◆ **Metin bloğu**
◇ ◇ ◇ ◇

Aktinik keratoz nedir?

Aktinik keratoz (Güneş keratozları, yaşlılık lekesi) 

Genellikle açık tenli ve yaşlı kişilerde görülen, cilt kanserine dönüşme potansiyeli olan, kanser öncesi lezyon olarak tanımlanan, kalınlaşmış, sarımsı, pullu cilt lekeleri ile karakterize bir hastalıktır.  

Hastalığın oluşumundaki en önemli neden güneş ışınlarına aşırı maruziyettir. Güneş gören vücut bölgelerinde ultraviyole ışınlarına bağlı cilt hücrelerinin anormal gelişiminden kaynaklanır.  

Yüz, kulak kepçesi, burun sırtı, alın, el, kollar, kadınlarda bacaklar, saçları dökülen erkeklerin başında saçsız deride görülebilir. 

Risk özellikle 40 yaş üzerinde yaşla birlikte artar. 

Riskli gruplar: 

  • Uzun süre güneş altında çalışanlar (çiftçi, denizci vs), 
  • Yaşlı kişiler 
  • Açık tenliler, 
  • Erkekler, 
  • Bağışıklık sistemi zayıflamış kişiler (hastalık veya ilaçlar nedeniyle), 
  • Daha önce sık sık güneş yanığı öyküsü olanlar, 
  • Güneşten korunma alışkanlığı olmayan kişiler, 
  • Genetik faktörler (ultraviyole ışınların DNA hasarına yol açmasına bağlı p53 gen mutasyonu), 

Belirtiler: 

  • Açık tenli cilt, 
  • Cilt kuru ve pütürlü, hafif kalınlaşmış, zımpara kağıdı görünümünde, 
  • Deri üzerinde genellikle iyi sınırlı, kahverengi, kırmızımsı, pullu kabarıklık (papül), 
  • Kabarıklık bazen gözle görülmez elle hissedilebilir, 
  • Güneş gören yerlerde lezyonlar, 
  • Lezyon bölgesinde hassasiyet, kaşıntı, yanma hissi olabilir, 
  • Lezyon sayısı birden fazladır, 
  • Lezyon çevresindeki deride güneş hasarına bağlı değişiklikler (renk değişikliği, damar yapısında belirginleşme, pigment artışı vs).

◇ ◇ ◇ ◇

[Uzamsal konumlandırma verileri]
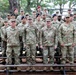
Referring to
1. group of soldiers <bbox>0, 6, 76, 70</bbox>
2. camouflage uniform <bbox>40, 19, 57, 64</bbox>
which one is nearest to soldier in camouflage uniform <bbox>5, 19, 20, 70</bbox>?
group of soldiers <bbox>0, 6, 76, 70</bbox>

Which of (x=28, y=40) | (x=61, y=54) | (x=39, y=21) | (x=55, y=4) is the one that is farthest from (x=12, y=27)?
(x=55, y=4)

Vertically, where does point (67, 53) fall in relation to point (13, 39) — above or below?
below

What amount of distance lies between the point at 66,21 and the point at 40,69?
1930 mm

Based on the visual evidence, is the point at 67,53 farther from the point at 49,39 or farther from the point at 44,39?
the point at 44,39

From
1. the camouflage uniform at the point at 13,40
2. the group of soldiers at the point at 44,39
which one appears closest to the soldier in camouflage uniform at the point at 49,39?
the group of soldiers at the point at 44,39

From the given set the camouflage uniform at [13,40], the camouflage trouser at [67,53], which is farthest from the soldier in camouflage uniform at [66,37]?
the camouflage uniform at [13,40]

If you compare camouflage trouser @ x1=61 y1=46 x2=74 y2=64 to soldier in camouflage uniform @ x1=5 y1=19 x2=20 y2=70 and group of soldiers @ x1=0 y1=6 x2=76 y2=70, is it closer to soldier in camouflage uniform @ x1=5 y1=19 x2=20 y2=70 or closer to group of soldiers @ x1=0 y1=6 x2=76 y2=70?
group of soldiers @ x1=0 y1=6 x2=76 y2=70

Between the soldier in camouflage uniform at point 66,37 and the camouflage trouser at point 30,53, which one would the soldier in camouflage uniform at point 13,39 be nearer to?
the camouflage trouser at point 30,53

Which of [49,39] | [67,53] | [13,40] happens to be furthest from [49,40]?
[13,40]

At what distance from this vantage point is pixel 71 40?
28.4ft

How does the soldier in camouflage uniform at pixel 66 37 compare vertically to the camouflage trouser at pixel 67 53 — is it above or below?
above

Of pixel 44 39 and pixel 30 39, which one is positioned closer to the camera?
pixel 30 39

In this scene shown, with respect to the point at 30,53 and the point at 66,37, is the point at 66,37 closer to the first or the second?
the point at 66,37

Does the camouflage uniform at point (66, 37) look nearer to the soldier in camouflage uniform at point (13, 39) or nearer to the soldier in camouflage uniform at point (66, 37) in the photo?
the soldier in camouflage uniform at point (66, 37)
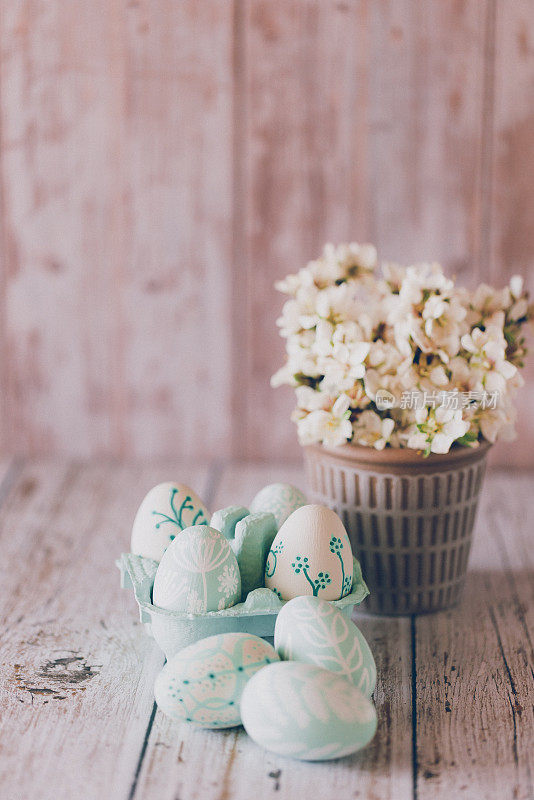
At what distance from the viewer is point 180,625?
979mm

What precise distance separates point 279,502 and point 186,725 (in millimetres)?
313

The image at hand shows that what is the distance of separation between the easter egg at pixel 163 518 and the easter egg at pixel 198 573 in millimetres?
106

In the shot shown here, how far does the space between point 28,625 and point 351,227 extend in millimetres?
953

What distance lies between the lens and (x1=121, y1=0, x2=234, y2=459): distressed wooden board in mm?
1659

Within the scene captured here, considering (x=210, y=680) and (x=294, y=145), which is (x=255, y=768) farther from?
(x=294, y=145)

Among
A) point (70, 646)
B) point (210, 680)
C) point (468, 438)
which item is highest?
point (468, 438)

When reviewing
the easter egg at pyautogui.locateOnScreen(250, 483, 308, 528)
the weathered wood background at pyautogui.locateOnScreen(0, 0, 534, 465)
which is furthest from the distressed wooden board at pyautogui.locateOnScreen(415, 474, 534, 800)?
the weathered wood background at pyautogui.locateOnScreen(0, 0, 534, 465)

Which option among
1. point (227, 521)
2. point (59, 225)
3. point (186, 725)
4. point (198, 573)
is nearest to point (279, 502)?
point (227, 521)

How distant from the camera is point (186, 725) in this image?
95cm

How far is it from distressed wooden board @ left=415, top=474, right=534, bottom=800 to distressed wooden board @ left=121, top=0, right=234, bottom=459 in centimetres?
64

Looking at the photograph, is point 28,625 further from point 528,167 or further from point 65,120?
point 528,167

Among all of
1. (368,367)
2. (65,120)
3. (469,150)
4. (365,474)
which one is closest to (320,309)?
(368,367)

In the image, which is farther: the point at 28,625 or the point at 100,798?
the point at 28,625

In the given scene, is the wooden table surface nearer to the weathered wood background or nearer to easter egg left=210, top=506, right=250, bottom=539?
easter egg left=210, top=506, right=250, bottom=539
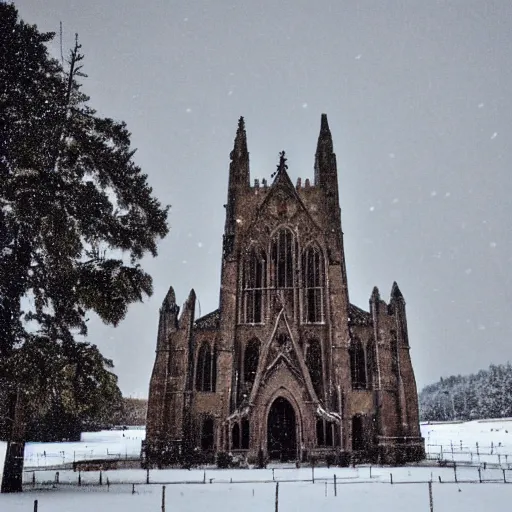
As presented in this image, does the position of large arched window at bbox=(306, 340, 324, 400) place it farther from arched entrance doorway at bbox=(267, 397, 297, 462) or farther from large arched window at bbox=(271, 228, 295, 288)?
large arched window at bbox=(271, 228, 295, 288)

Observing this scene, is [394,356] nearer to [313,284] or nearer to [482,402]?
[313,284]

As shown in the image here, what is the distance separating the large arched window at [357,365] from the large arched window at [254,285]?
6.57 m

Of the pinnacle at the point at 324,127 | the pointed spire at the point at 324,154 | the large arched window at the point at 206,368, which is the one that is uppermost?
the pinnacle at the point at 324,127

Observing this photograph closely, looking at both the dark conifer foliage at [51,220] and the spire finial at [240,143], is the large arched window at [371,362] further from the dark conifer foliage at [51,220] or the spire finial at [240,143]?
the dark conifer foliage at [51,220]

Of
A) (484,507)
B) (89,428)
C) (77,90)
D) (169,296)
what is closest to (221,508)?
(484,507)

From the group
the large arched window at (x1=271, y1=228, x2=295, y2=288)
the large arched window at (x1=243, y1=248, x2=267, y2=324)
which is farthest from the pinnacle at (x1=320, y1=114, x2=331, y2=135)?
the large arched window at (x1=243, y1=248, x2=267, y2=324)

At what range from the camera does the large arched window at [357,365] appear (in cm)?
3209

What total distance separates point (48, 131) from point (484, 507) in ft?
50.9

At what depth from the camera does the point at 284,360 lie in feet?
99.8

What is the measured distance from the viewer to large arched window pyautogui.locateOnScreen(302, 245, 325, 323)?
111ft

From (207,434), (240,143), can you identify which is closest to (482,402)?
(240,143)

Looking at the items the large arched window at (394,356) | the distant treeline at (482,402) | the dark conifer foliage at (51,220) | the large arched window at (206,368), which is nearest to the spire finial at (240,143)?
the large arched window at (206,368)

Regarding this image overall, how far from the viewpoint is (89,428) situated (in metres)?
82.6

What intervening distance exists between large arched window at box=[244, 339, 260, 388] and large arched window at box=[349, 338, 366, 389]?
20.9 feet
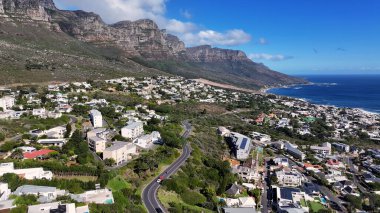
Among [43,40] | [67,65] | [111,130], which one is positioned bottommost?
[111,130]

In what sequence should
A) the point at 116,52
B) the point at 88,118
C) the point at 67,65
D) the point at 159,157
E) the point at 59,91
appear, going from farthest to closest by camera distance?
1. the point at 116,52
2. the point at 67,65
3. the point at 59,91
4. the point at 88,118
5. the point at 159,157

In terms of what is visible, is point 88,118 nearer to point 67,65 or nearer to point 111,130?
point 111,130

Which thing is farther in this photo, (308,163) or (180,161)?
(308,163)

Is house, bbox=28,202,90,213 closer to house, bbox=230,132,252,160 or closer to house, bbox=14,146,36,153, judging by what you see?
house, bbox=14,146,36,153

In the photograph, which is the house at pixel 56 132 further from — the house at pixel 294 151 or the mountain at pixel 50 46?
the house at pixel 294 151

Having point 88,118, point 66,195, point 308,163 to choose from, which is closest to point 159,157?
point 66,195

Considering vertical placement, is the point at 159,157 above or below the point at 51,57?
below

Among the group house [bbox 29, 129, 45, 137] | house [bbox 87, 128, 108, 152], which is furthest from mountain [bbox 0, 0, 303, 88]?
house [bbox 87, 128, 108, 152]

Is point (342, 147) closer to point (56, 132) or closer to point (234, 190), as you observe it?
point (234, 190)

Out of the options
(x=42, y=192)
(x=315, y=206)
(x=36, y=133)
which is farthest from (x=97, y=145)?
(x=315, y=206)
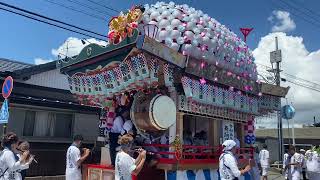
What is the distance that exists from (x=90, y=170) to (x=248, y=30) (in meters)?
6.87

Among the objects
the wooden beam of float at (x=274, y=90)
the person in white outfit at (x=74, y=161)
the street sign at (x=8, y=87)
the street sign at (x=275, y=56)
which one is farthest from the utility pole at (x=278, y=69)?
the street sign at (x=8, y=87)

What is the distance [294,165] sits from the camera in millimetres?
12359

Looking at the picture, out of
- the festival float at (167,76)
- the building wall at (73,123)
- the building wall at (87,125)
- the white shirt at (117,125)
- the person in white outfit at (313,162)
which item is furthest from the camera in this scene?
the building wall at (87,125)

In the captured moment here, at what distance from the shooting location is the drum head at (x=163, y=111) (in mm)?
7969

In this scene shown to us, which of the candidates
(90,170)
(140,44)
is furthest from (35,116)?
(140,44)

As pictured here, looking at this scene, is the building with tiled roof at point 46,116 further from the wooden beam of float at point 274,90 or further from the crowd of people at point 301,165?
the crowd of people at point 301,165

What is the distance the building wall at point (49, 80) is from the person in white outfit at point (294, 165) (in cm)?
1067

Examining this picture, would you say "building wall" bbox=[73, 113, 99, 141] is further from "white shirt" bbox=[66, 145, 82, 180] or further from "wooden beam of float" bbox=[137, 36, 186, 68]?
"wooden beam of float" bbox=[137, 36, 186, 68]

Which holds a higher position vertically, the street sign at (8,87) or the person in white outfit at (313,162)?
the street sign at (8,87)

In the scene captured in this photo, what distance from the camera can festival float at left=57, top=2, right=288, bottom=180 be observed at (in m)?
7.70

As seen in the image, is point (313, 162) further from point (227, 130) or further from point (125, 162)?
point (125, 162)

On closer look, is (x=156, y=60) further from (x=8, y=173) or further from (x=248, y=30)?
(x=248, y=30)

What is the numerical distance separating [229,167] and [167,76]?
2433 mm

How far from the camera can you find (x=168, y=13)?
28.0 feet
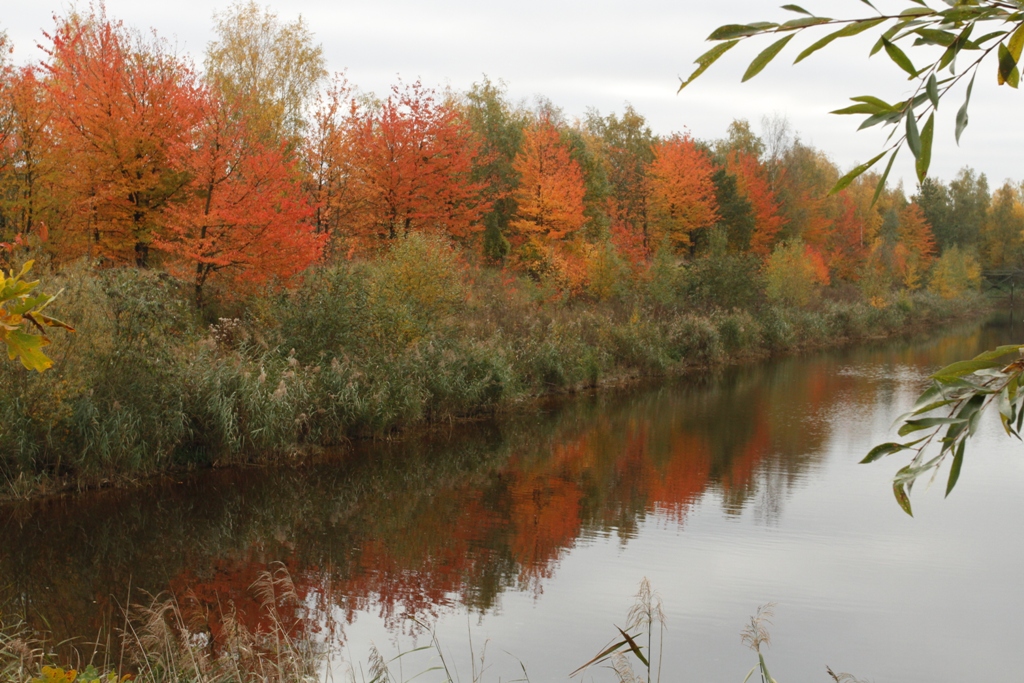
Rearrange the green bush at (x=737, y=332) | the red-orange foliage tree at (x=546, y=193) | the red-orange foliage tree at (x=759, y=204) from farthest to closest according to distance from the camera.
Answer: the red-orange foliage tree at (x=759, y=204) < the green bush at (x=737, y=332) < the red-orange foliage tree at (x=546, y=193)

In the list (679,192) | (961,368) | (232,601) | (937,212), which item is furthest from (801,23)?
(937,212)

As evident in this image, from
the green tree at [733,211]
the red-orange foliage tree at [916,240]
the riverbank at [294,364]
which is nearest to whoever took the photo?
the riverbank at [294,364]

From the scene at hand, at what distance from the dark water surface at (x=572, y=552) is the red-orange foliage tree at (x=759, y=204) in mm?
29222

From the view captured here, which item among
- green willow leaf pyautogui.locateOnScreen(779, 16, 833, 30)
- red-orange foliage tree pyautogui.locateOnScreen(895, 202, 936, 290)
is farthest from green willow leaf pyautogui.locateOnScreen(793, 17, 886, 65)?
red-orange foliage tree pyautogui.locateOnScreen(895, 202, 936, 290)

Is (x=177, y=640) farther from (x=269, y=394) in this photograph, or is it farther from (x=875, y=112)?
(x=875, y=112)

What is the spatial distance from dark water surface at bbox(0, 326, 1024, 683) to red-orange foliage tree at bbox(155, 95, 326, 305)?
170 inches

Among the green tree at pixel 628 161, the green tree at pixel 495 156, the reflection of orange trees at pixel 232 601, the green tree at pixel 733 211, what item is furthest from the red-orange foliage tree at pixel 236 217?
the green tree at pixel 733 211

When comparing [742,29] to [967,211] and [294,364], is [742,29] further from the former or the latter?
[967,211]

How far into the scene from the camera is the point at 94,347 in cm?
1135

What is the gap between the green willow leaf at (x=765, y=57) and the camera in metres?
1.63

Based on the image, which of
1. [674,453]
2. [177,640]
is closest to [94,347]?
[177,640]

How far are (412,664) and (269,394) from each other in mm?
6612

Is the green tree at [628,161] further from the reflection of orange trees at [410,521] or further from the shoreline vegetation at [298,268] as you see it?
the reflection of orange trees at [410,521]

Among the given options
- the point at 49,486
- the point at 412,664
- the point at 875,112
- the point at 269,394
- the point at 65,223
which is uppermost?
the point at 65,223
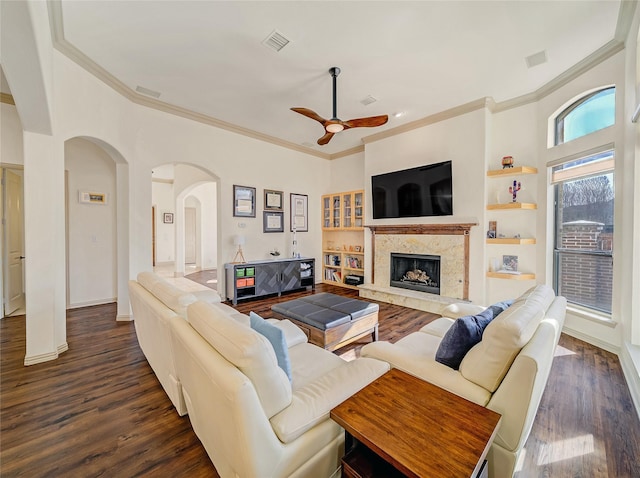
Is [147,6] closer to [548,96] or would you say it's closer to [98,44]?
[98,44]

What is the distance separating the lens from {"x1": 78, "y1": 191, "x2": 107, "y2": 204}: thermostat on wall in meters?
4.36

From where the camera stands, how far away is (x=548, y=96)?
3.66m

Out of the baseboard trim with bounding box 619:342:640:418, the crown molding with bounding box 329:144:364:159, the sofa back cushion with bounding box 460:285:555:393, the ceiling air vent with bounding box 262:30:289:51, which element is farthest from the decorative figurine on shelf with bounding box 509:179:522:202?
the ceiling air vent with bounding box 262:30:289:51

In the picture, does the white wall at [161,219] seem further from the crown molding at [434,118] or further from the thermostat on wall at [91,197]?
the crown molding at [434,118]

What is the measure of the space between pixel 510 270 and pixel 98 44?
19.6ft

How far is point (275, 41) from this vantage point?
271 cm

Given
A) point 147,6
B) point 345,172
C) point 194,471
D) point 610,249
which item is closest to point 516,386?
point 194,471

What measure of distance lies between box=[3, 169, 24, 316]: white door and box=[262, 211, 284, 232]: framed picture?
12.5 feet

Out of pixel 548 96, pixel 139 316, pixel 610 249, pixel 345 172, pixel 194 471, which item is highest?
pixel 548 96

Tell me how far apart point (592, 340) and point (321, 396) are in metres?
3.74

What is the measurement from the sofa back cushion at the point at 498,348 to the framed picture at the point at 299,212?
4.87 m

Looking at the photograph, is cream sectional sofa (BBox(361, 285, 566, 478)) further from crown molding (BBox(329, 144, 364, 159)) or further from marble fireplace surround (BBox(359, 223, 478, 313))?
crown molding (BBox(329, 144, 364, 159))

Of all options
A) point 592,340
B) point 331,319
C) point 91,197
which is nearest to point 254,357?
point 331,319

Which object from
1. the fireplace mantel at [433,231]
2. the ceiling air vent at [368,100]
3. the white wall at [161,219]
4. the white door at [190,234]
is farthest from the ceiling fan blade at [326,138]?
the white door at [190,234]
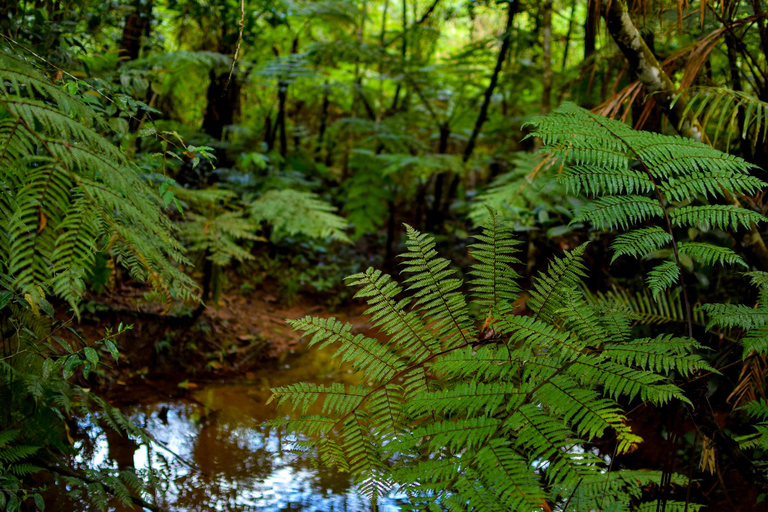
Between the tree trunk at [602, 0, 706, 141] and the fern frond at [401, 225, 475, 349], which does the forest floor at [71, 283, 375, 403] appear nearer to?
the fern frond at [401, 225, 475, 349]

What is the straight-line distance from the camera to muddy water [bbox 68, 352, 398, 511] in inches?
89.0

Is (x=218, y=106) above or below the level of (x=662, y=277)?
above

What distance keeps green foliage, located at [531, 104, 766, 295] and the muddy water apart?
1423mm

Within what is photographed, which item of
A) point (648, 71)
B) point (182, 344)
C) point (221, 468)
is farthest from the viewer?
point (182, 344)

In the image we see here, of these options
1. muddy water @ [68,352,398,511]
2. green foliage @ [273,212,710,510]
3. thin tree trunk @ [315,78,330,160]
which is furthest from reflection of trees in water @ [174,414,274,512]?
thin tree trunk @ [315,78,330,160]

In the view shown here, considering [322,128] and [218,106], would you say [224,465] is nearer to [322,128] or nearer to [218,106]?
[218,106]

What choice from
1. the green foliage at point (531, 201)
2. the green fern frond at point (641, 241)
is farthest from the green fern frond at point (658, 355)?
the green foliage at point (531, 201)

◇ ◇ ◇ ◇

◆ **Bilgileri kullanarak**
1) Aktinik keratoz metnindeki "Hastalığın oluşumundaki en önemli neden" sözleriyle başlayan paragrafı, ana bilgilerini koruyarak tek cümlede kısaca yeniden yazın.
2) Aktinik keratoz metninin "Aktinik keratoz (Güneş" ifadesinden "anormal gelişiminden kaynaklanır." ifadesine kadar olan kısmını, "ultraviyole" ifadesini "UV" ile değiştirerek yeniden yazın.

◆ **Beklenen çıktılar**
1) Hastalık, başta güneş ışınlarına aşırı maruziyet olmak üzere, güneş gören bölgelerde ultraviyole ışınlarının cilt hücrelerinde yol açtığı anormal gelişimden kaynaklanır.

2)
Aktinik keratoz (Güneş keratozları, yaşlılık lekesi) 

Genellikle açık tenli ve yaşlı kişilerde görülen, cilt kanserine dönüşme potansiyeli olan, kanser öncesi lezyon olarak tanımlanan, kalınlaşmış, sarımsı, pullu cilt lekeleri ile karakterize bir hastalıktır.  

Hastalığın oluşumundaki en önemli neden güneş ışınlarına aşırı maruziyettir. Güneş gören vücut bölgelerinde UV ışınlarına bağlı cilt hücrelerinin anormal gelişiminden kaynaklanır.